6.           Miscellaneous.
 
6.1  Modification and Waiver of Breach. No waiver or modification of this Agreement shall be binding unless it is in writing signed by the parties hereto. No waiver of a breach hereof shall be deemed to constitute a waiver of a future breach, whether of a similar or dissimilar nature.
 
6.2  Assignment. The rights of Capsalus under this Agreement may, without the consent of the Seller, be assigned  by Capsalus, in its sole and  unfettered discretion (a) to any person, firm, corporation, or other business entity which at any time, whether by purchase, merger, or otherwise, directly or indirectly, acquires all or substantially all of the assets or business of Capsalus, or (b) to any subsidiary or affiliate of Capsalus, or any transferee, whether by purchase, merger or otherwise, which directly or indirectly acquires all or substantially all of the assets of Capsalus or such subsidiary or affiliate.
 
6.3 Notices.  All notices and other communications required or permitted under this Agreement shall be in writing, served personally on, or mailed by certified or registered United States mail to, the party to be charged with receipt thereof.  Notices and other communications served by mail shall be deemed given hereunder 72 hours after deposit of such notice or communication in the United States Post Office as certified or registered mail with postage prepaid and duly addressed to whom such notice or communication is to be given, in the case of (a) Capsalus, 2675 Paces Ferry Road, Suite 100, Atlanta, Georgia 30339, Attention: Steven M. Grubner, Chief Executive Officer, or (b) to Seller/Company, 407 Valley Brook Drive, Hockessin, Delaware 19707, Attention: Mary S. Schreiber, PhD., President.

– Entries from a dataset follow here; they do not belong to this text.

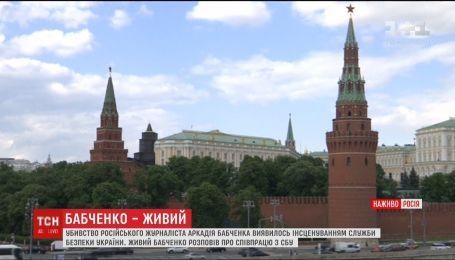 В России не скрывают возмущения от известия о том, что Бабченко живой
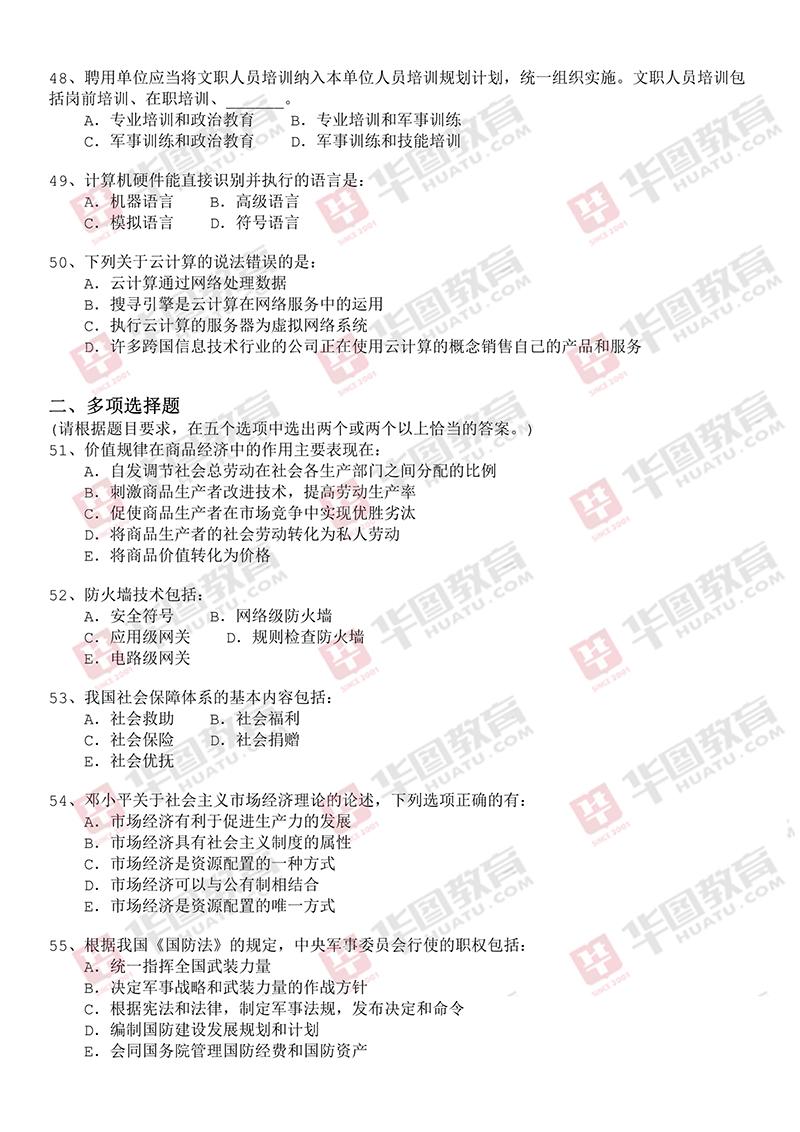 2015年部隊文職考試真題 軍隊文職公共科目真題6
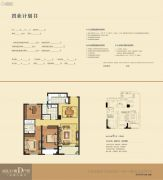 魅力长安星辉3室2厅2卫130平方米户型图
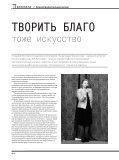 Линия № 08/2013 - Балет - Page 2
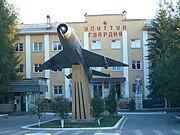 E7909-Bishkek-military-plane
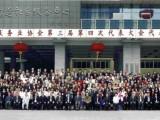 南京便民家政v优质服务全市连锁v服务业诚信经营单位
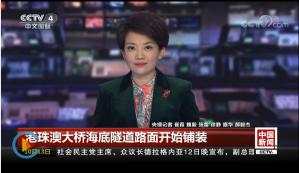 [中国新闻]港珠澳大桥海底隧道路面开始铺装
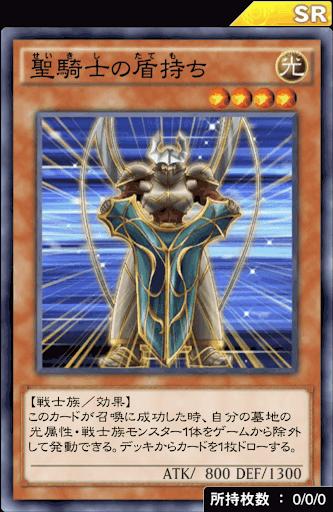 聖騎士の盾持ち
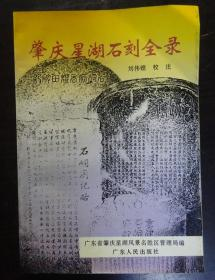 肇庆星湖石刻全录    印2000册.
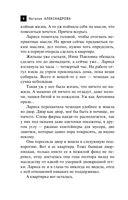 Волшебные стрелы Робин Гуда (м) — фото, картинка — 6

Any such party may change said party's address for purposes of this Section by giving to the party intended to be bound thereby, in the manner provided herein, a written notice of such change.
 
6.4  Counterparts.  This Agreement may be executed in one or more counterparts, each of which shall be deemed an original, but all of which together shall constitute one and the same Agreement.
 
6.5 Construction of Agreement.  This Agreement shall be construed in accordance with, and governed by, the laws of the State of Georgia applicable to agreements executed and to be performed in Georgia.
 
6.6  Complete Agreement.  This Agreement contains the entire agreement between the parties hereto with respect to the transactions contemplated by this Agreement and supersedes all previous oral and written and all contemporaneous oral negotiations, commitments, writings, and understandings.
 
6.7  Non-Transferability of Interest. None of the rights of the Seller to receive any form of compensation payable pursuant to this Agreement shall be assignable or transferable. Any attempted assignment, transfer, conveyance, or other disposition of any interest Capsalus pursuant to this Agreement shall be void.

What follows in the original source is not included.